- Task to carry out -
Copy every line of the items below word for word, leaving out the pictures.

═════ Data records ═════

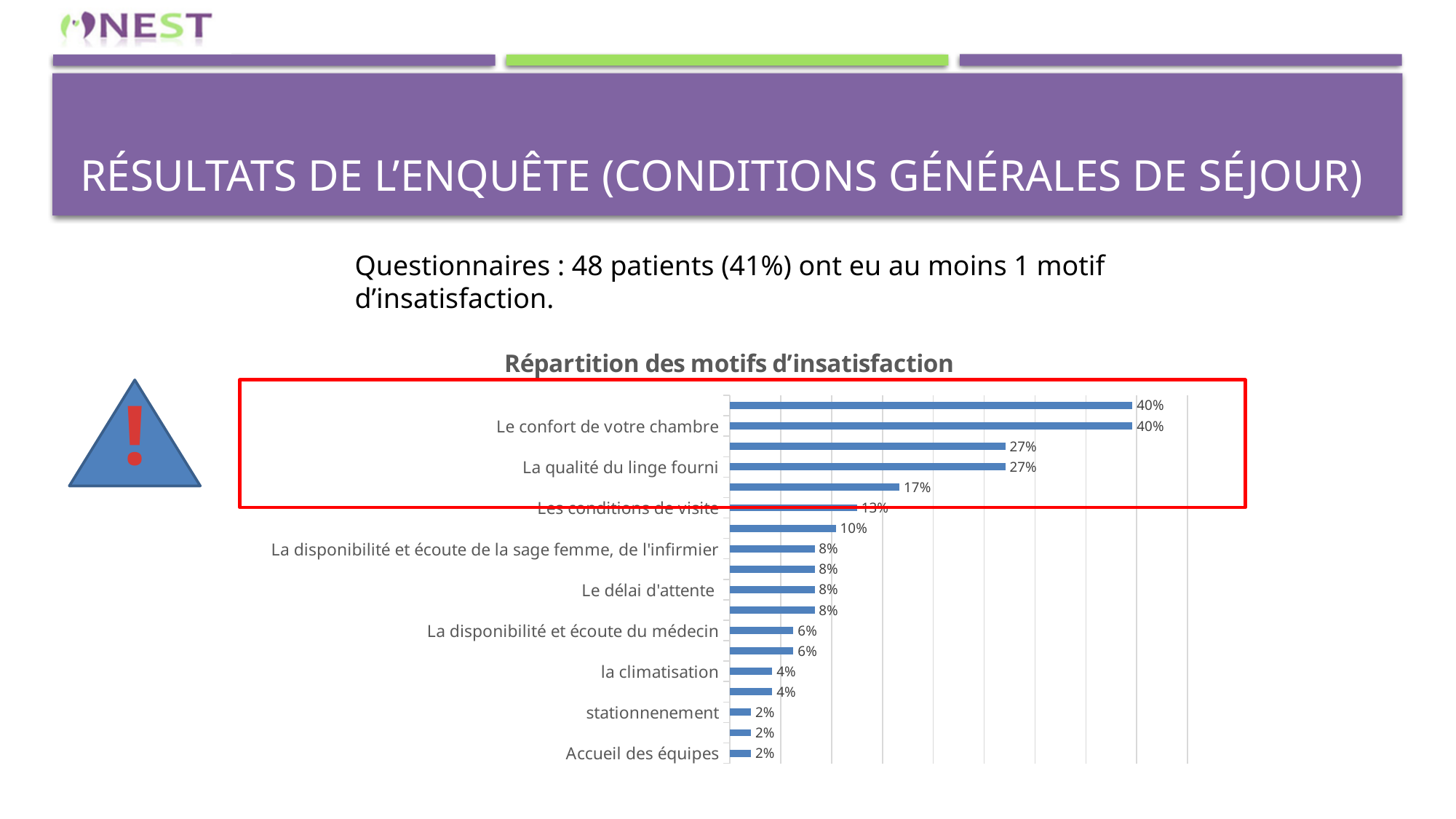
What is the highest value shown in the chart? 40% What is the value for 'Les conditions de visite'? 13% Which is larger, the value for 'La disponibilité et écoute du médecin' or the value for 'la climatisation'? La disponibilité et écoute du médecin What is the difference between the values for 'Le confort de votre chambre' and 'La qualité du linge fourni'? 13 percentage points What is the value for 'Le délai d'attente'? 8% What type of chart is shown on the slide? Bar chart What is the title of the chart? Répartition des motifs d'insatisfaction What is the value for 'Accueil des équipes'? 2% What is the value for 'la climatisation'? 4% What is the value for 'La qualité du linge fourni'? 27% What is the lowest value shown in the chart? 2% What is the value for 'Le confort de votre chambre'? 40%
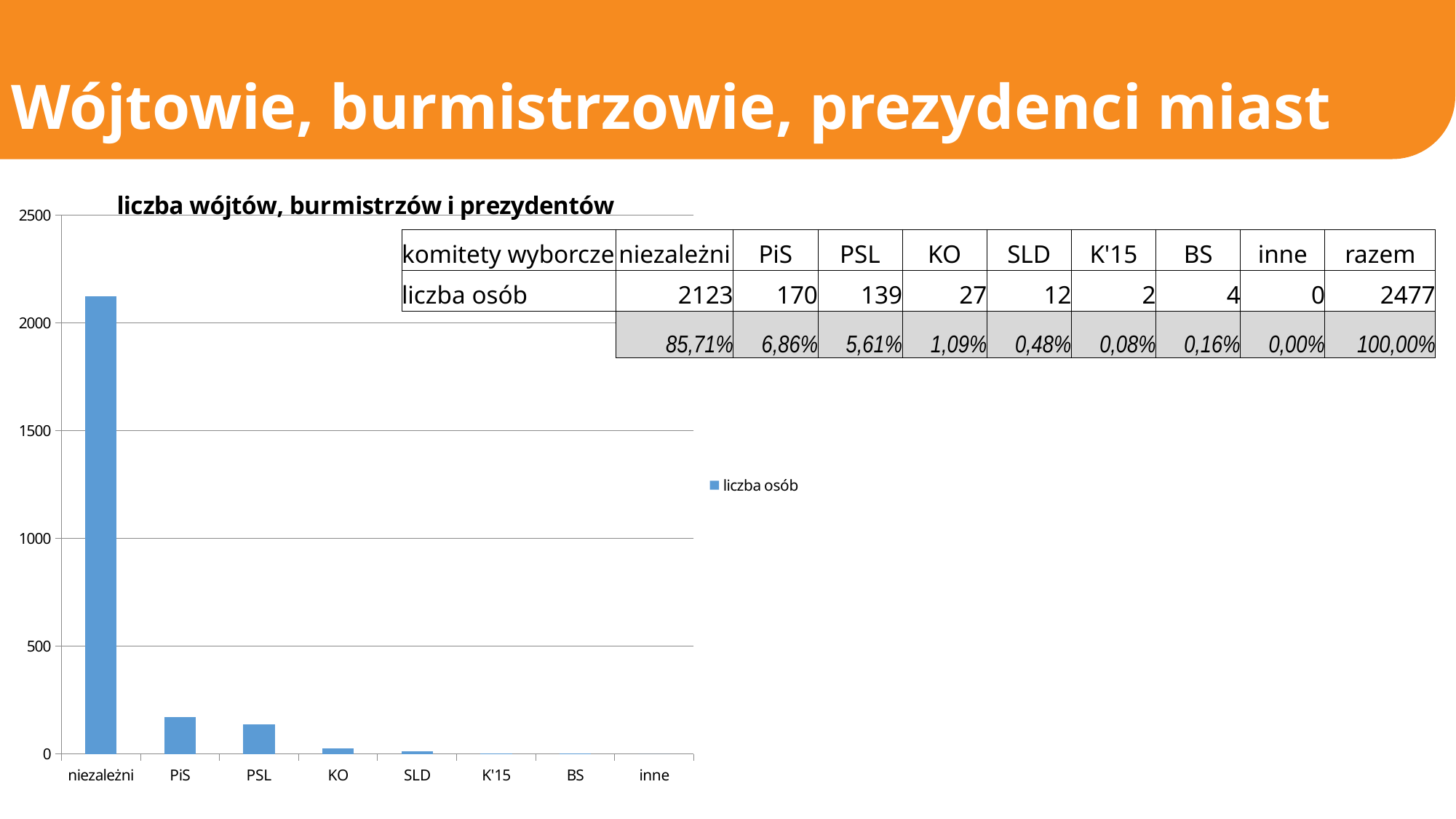
Which is larger in the chart, the value for PiS or the value for PSL? PiS According to the table on the slide, what is the number of people (liczba osób) for PiS? 170 According to the table on the slide, what is the number of people (liczba osób) for niezależni? 2123 Is the value for niezależni in the chart greater or less than 2000? greater Which category has the highest bar in the chart? niezależni What type of chart is shown on the slide? bar chart Using the values in the table, what is the difference between the number of people for PiS and for PSL? 31 What is the title of the chart? liczba wójtów, burmistrzów i prezydentów According to the table on the slide, what is the total (razem) number of people? 2477 Is the value for PiS in the chart greater or less than 500? less How many series does the chart legend list? 1 How many categories are shown on the x axis of the chart? 8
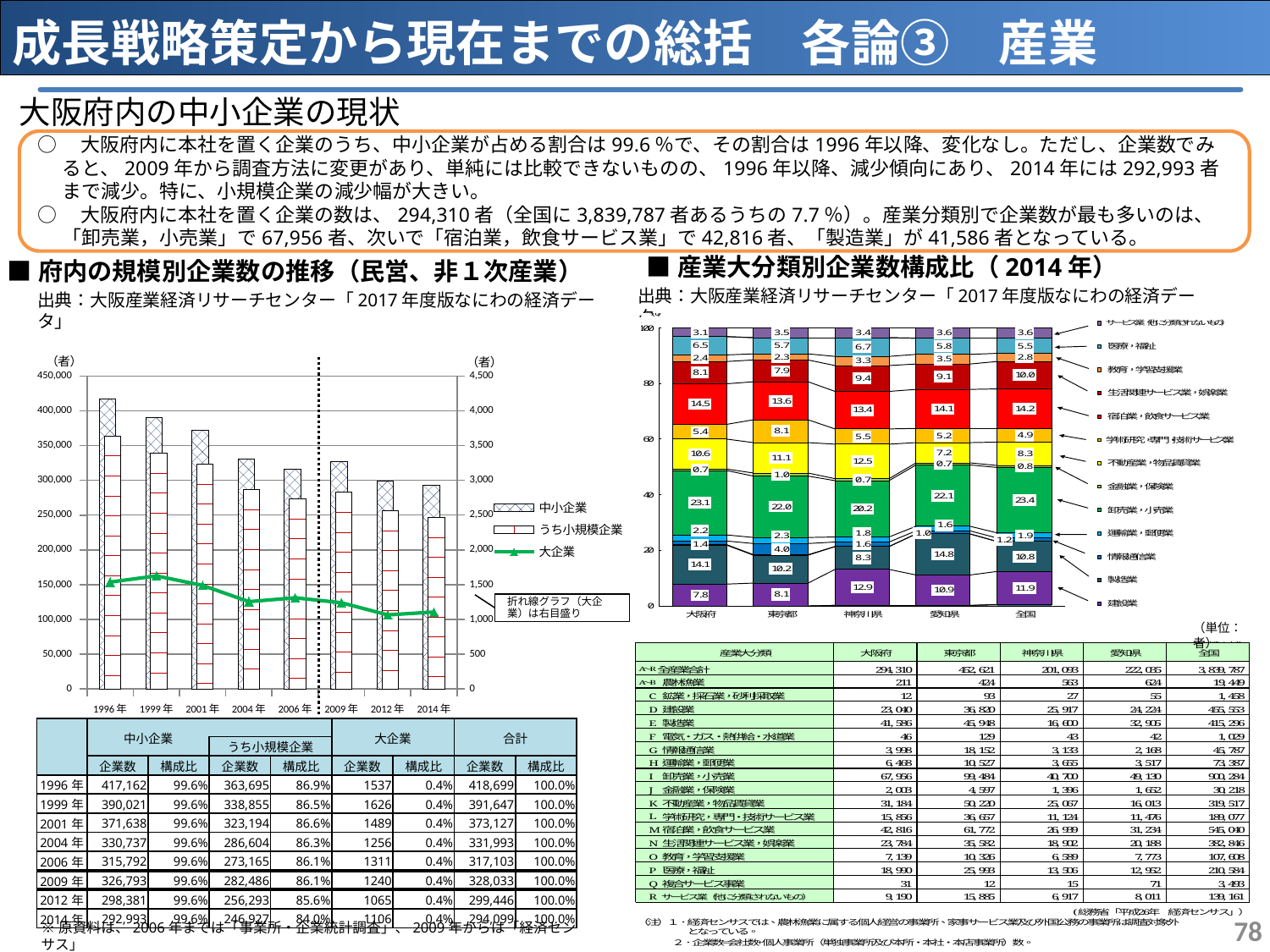
What kind of chart is the right-hand chart titled 産業大分類別企業数構成比（2014年）? stacked bar chart In the chart 産業大分類別企業数構成比（2014年）, how many regions are shown along the x axis? 5 In the chart 産業大分類別企業数構成比（2014年）, is the 宿泊業・飲食サービス業 segment larger for 大阪府 or for 東京都? 大阪府 In the chart 府内の規模別企業数の推移（民営、非１次産業）, do the 中小企業 bars generally rise or fall from 1996年 to 2014年? fall In the chart 府内の規模別企業数の推移（民営、非１次産業）, is the 中小企業 bar for 1996年 greater or less than 400,000? greater What kind of chart is the left-hand chart titled 府内の規模別企業数の推移（民営、非１次産業）? bar chart with a line In the chart 府内の規模別企業数の推移（民営、非１次産業）, how many years are shown along the x axis? 8 In the chart 産業大分類別企業数構成比（2014年）, which region has the largest 建設業 (bottom) segment? 神奈川県 In the chart 産業大分類別企業数構成比（2014年）, what is the difference between the 卸売業・小売業 segment for 全国 and for 神奈川県? 3.2 In the chart 産業大分類別企業数構成比（2014年）, what is the value of the 製造業 segment for 大阪府? 14.1 In the chart 産業大分類別企業数構成比（2014年）, what is the value of the 卸売業・小売業 segment for 大阪府? 23.1 In the chart 産業大分類別企業数構成比（2014年）, how many industry categories does the legend list? 13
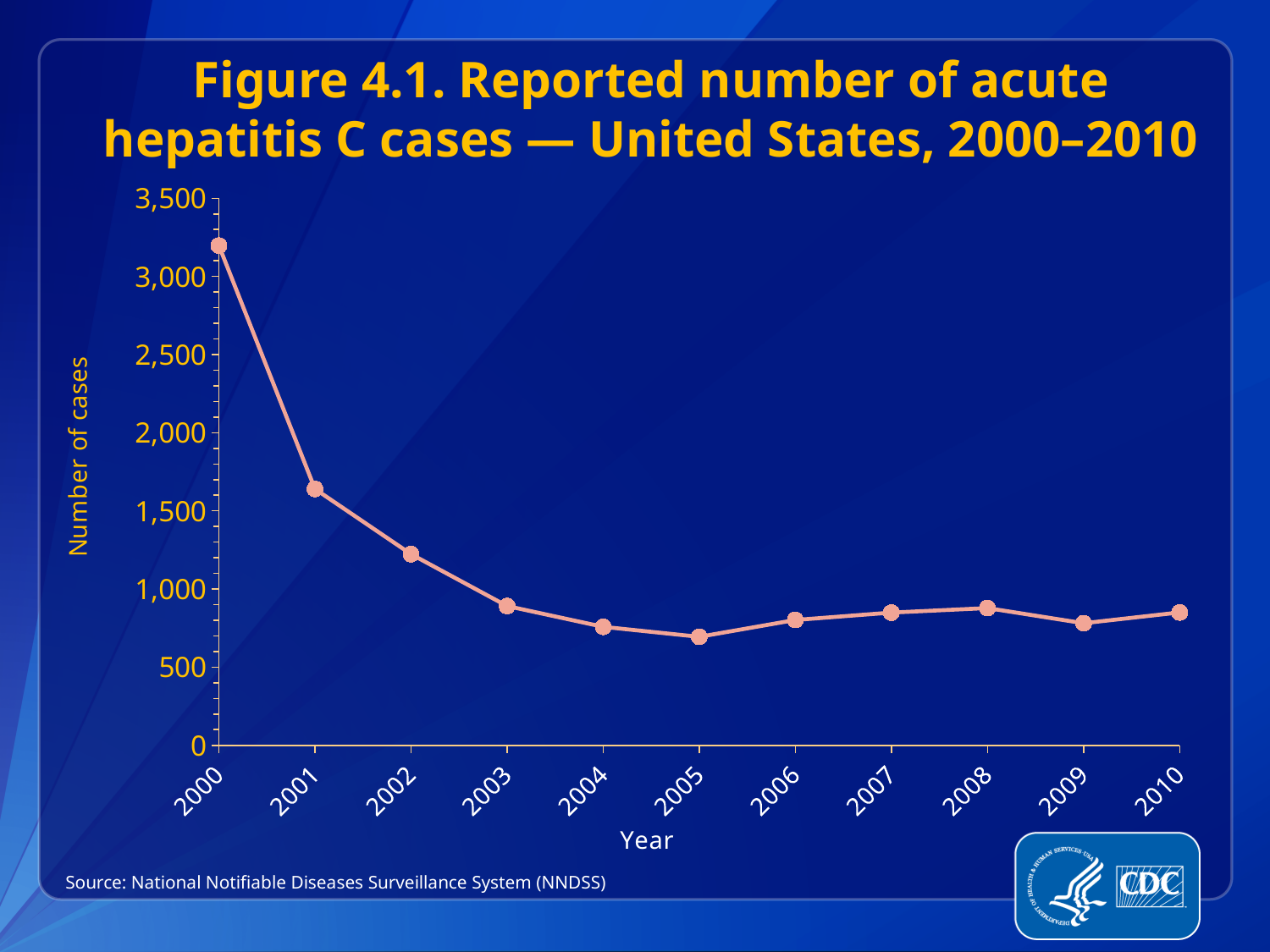
Do the reported cases rise or fall from 2000 to 2005? fall Is the value for 2000 greater or less than 3,000? greater What kind of chart is shown on the slide? line chart Which year has the lowest reported number of acute hepatitis C cases? 2005 Is the value for 2001 greater or less than 1,500? greater Which year has the highest reported number of acute hepatitis C cases? 2000 Which year has more reported cases, 2000 or 2001? 2000 What source is cited for the data in the chart? National Notifiable Diseases Surveillance System (NNDSS) Is the value for 2003 greater or less than 1,000? less How many years are plotted on the x axis? 11 What is the label of the y axis? Number of cases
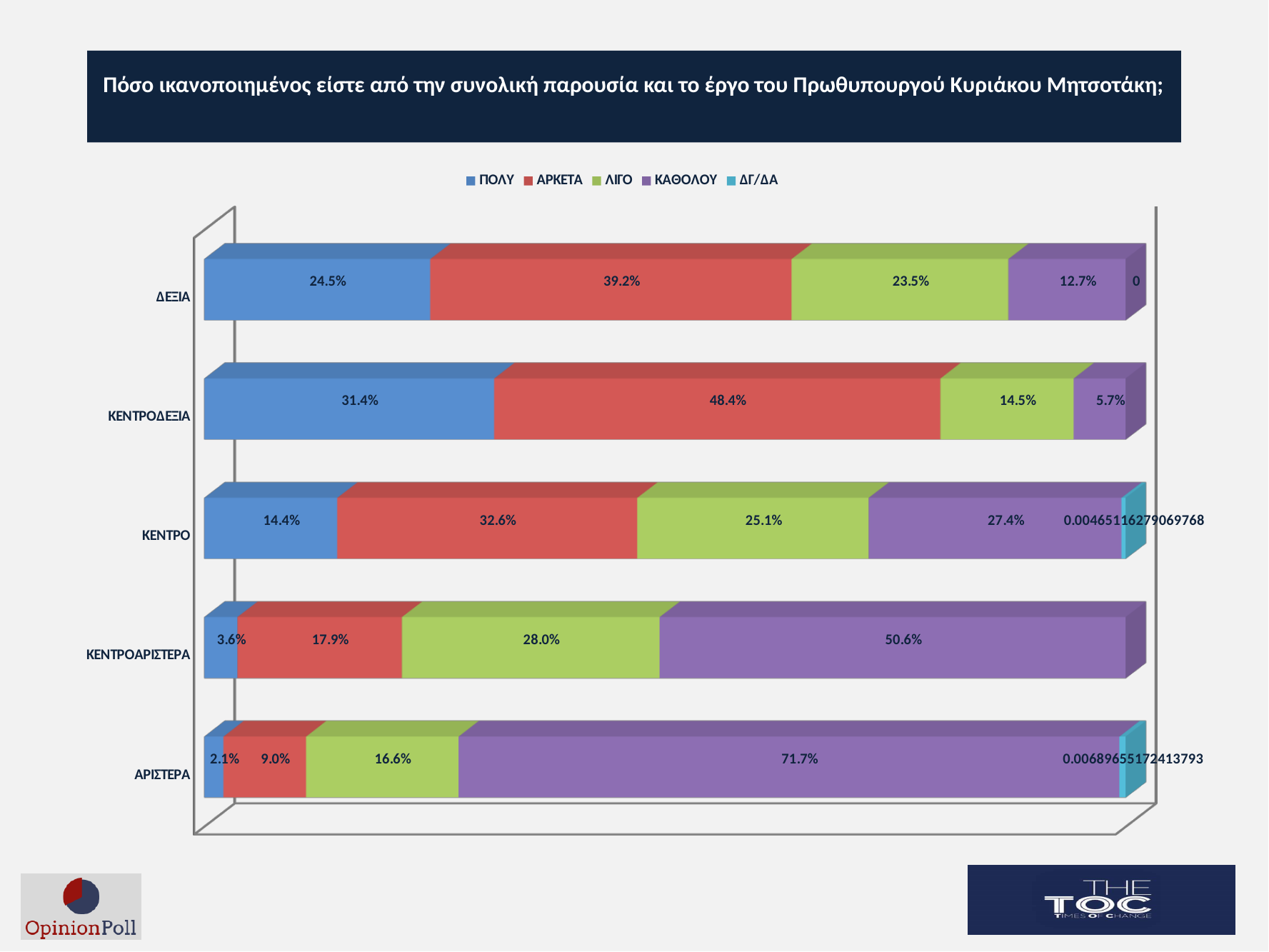
How many series does the legend list? 5 Which category has the lowest ΠΟΛΥ value? ΑΡΙΣΤΕΡΑ What is the ΑΡΚΕΤΑ value for ΔΕΞΙΑ? 39.2% How many categories are shown on the chart? 5 Which category has the highest ΑΡΚΕΤΑ value? ΚΕΝΤΡΟΔΕΞΙΑ Which category has the highest ΚΑΘΟΛΟΥ value? ΑΡΙΣΤΕΡΑ What kind of chart is shown on the slide? Stacked bar chart Which is larger: the ΛΙΓΟ value for ΔΕΞΙΑ or the ΛΙΓΟ value for ΚΕΝΤΡΟΑΡΙΣΤΕΡΑ? ΚΕΝΤΡΟΑΡΙΣΤΕΡΑ What is the ΠΟΛΥ value for ΚΕΝΤΡΟΔΕΞΙΑ? 31.4% What is the ΚΑΘΟΛΟΥ value for ΑΡΙΣΤΕΡΑ? 71.7% What is the ΛΙΓΟ value for ΚΕΝΤΡΟ? 25.1% What is the difference between the ΚΑΘΟΛΟΥ values for ΚΕΝΤΡΟΑΡΙΣΤΕΡΑ and ΚΕΝΤΡΟ? 23.2%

═════

- Answer section -
What is the highest value shown in the chart? 40% What is the value for 'Les conditions de visite'? 13% Which is larger, the value for 'La disponibilité et écoute du médecin' or the value for 'la climatisation'? La disponibilité et écoute du médecin What is the difference between the values for 'Le confort de votre chambre' and 'La qualité du linge fourni'? 13 percentage points What is the value for 'Le délai d'attente'? 8% What type of chart is shown on the slide? Bar chart What is the title of the chart? Répartition des motifs d'insatisfaction What is the value for 'Accueil des équipes'? 2% What is the value for 'la climatisation'? 4% What is the value for 'La qualité du linge fourni'? 27% What is the lowest value shown in the chart? 2% What is the value for 'Le confort de votre chambre'? 40%
Which is larger in the chart, the value for PiS or the value for PSL? PiS According to the table on the slide, what is the number of people (liczba osób) for PiS? 170 According to the table on the slide, what is the number of people (liczba osób) for niezależni? 2123 Is the value for niezależni in the chart greater or less than 2000? greater Which category has the highest bar in the chart? niezależni What type of chart is shown on the slide? bar chart Using the values in the table, what is the difference between the number of people for PiS and for PSL? 31 What is the title of the chart? liczba wójtów, burmistrzów i prezydentów According to the table on the slide, what is the total (razem) number of people? 2477 Is the value for PiS in the chart greater or less than 500? less How many series does the chart legend list? 1 How many categories are shown on the x axis of the chart? 8
What kind of chart is the right-hand chart titled 産業大分類別企業数構成比（2014年）? stacked bar chart In the chart 産業大分類別企業数構成比（2014年）, how many regions are shown along the x axis? 5 In the chart 産業大分類別企業数構成比（2014年）, is the 宿泊業・飲食サービス業 segment larger for 大阪府 or for 東京都? 大阪府 In the chart 府内の規模別企業数の推移（民営、非１次産業）, do the 中小企業 bars generally rise or fall from 1996年 to 2014年? fall In the chart 府内の規模別企業数の推移（民営、非１次産業）, is the 中小企業 bar for 1996年 greater or less than 400,000? greater What kind of chart is the left-hand chart titled 府内の規模別企業数の推移（民営、非１次産業）? bar chart with a line In the chart 府内の規模別企業数の推移（民営、非１次産業）, how many years are shown along the x axis? 8 In the chart 産業大分類別企業数構成比（2014年）, which region has the largest 建設業 (bottom) segment? 神奈川県 In the chart 産業大分類別企業数構成比（2014年）, what is the difference between the 卸売業・小売業 segment for 全国 and for 神奈川県? 3.2 In the chart 産業大分類別企業数構成比（2014年）, what is the value of the 製造業 segment for 大阪府? 14.1 In the chart 産業大分類別企業数構成比（2014年）, what is the value of the 卸売業・小売業 segment for 大阪府? 23.1 In the chart 産業大分類別企業数構成比（2014年）, how many industry categories does the legend list? 13
Do the reported cases rise or fall from 2000 to 2005? fall Is the value for 2000 greater or less than 3,000? greater What kind of chart is shown on the slide? line chart Which year has the lowest reported number of acute hepatitis C cases? 2005 Is the value for 2001 greater or less than 1,500? greater Which year has the highest reported number of acute hepatitis C cases? 2000 Which year has more reported cases, 2000 or 2001? 2000 What source is cited for the data in the chart? National Notifiable Diseases Surveillance System (NNDSS) Is the value for 2003 greater or less than 1,000? less How many years are plotted on the x axis? 11 What is the label of the y axis? Number of cases
How many series does the legend list? 5 Which category has the lowest ΠΟΛΥ value? ΑΡΙΣΤΕΡΑ What is the ΑΡΚΕΤΑ value for ΔΕΞΙΑ? 39.2% How many categories are shown on the chart? 5 Which category has the highest ΑΡΚΕΤΑ value? ΚΕΝΤΡΟΔΕΞΙΑ Which category has the highest ΚΑΘΟΛΟΥ value? ΑΡΙΣΤΕΡΑ What kind of chart is shown on the slide? Stacked bar chart Which is larger: the ΛΙΓΟ value for ΔΕΞΙΑ or the ΛΙΓΟ value for ΚΕΝΤΡΟΑΡΙΣΤΕΡΑ? ΚΕΝΤΡΟΑΡΙΣΤΕΡΑ What is the ΠΟΛΥ value for ΚΕΝΤΡΟΔΕΞΙΑ? 31.4% What is the ΚΑΘΟΛΟΥ value for ΑΡΙΣΤΕΡΑ? 71.7% What is the ΛΙΓΟ value for ΚΕΝΤΡΟ? 25.1% What is the difference between the ΚΑΘΟΛΟΥ values for ΚΕΝΤΡΟΑΡΙΣΤΕΡΑ and ΚΕΝΤΡΟ? 23.2%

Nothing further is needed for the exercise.